- [PROVIDED TEXT]:
------------------------------------------------
United States President Donald Trump’s senior advisor Kellyanne Conway told journalists on Wednesday that Trump is preparing a big announcement pertaining to Israel applying sovereignty to parts of the West Bank, in accordance with his administration’s “Deal of the Century.”
According to the Trump plan, Jerusalem will be permitted to legally annex 30% of the West Bank to Israel while relinquishing claims to the rest of Israel’s central mountain region to facilitate the creation of a demilitarized Palestinian state within four years.
US and Israeli officials are reportedly still working to finalize the map intended to determine final borders.
“There are conversations being had in the White House on the matter of annexation,” Conway said. “Obviously the president will have an announcement. He’s talked about this in the past and I’ll leave it to him to give you a big announcement.”
Conway’s statements to the press came as US Ambassador to Israel David Friedman was in DC to meet with Secretary of State Michael Pompeo, Trump’s special adviser and son-in-law Jared Kushner, and special representative for international negotiations Avi Berkowitz.
The meetings were intended to determine the parameters of support the administration will give to Israel’s sovereignty moves but Friedman is reportedly already traveling back to Israel without a final decision.
According to the coalition agreement reached between Prime Minister Binyamin Netanyahu’s Likud party and Benny Gantz’s Blue & White faction in April, US approval is actually required in order for Netanyahu to move forward with annexation. The agreement, brokered with help from the Trump team after three national elections in one year, stipulates that the prime minister can bring sovereignty to a vote starting on July 1 only on condition he does so with Washington’s approval.
Israeli Minister of Higher Education Z’ev Elkin (Likud) actually stated this publicly during an interview with KAN Radio Wednesday morning, disclosing that Jerusalem will need to obtain US approval in order to apply Israeli sovereignty to any portions of Samaria, Judea or the Jordan Valley.
------------------------------------------------
- [GIVEN ENTRIES]:
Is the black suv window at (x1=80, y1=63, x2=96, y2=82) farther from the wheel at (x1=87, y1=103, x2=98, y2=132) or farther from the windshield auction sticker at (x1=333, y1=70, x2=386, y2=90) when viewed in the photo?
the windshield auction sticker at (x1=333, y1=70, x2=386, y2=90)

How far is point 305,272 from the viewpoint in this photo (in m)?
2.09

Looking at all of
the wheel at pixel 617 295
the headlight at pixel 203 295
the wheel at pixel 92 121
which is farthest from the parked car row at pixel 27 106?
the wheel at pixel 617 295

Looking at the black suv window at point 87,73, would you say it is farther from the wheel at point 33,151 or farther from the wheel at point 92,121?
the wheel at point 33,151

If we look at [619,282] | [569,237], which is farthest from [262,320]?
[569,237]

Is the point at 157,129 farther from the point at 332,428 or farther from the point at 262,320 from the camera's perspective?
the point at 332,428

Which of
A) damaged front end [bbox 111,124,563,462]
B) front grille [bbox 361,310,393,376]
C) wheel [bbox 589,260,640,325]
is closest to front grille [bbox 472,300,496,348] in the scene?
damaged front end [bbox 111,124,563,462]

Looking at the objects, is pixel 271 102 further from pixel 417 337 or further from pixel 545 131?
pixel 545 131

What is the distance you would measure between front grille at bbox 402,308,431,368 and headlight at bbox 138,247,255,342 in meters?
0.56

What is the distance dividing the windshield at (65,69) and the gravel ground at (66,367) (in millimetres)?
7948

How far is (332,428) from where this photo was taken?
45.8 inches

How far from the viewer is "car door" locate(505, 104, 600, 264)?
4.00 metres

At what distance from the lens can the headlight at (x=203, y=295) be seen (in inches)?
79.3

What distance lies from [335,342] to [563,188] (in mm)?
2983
------------------------------------------------
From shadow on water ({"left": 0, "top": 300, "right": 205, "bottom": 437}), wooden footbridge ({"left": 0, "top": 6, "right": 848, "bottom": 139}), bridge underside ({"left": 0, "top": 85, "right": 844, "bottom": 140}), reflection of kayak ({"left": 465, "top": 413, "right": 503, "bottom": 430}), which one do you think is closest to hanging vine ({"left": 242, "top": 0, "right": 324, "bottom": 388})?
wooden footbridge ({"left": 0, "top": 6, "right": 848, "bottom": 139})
------------------------------------------------
- [TASK OBJECTIVE]:
According to the article about West Bank annexation, what share of the West Bank would the Trump plan permit Israel to legally annex? Rely only on the article about West Bank annexation, not on the entries.

- [ANSWER IN FULL]:
30% of the West Bank.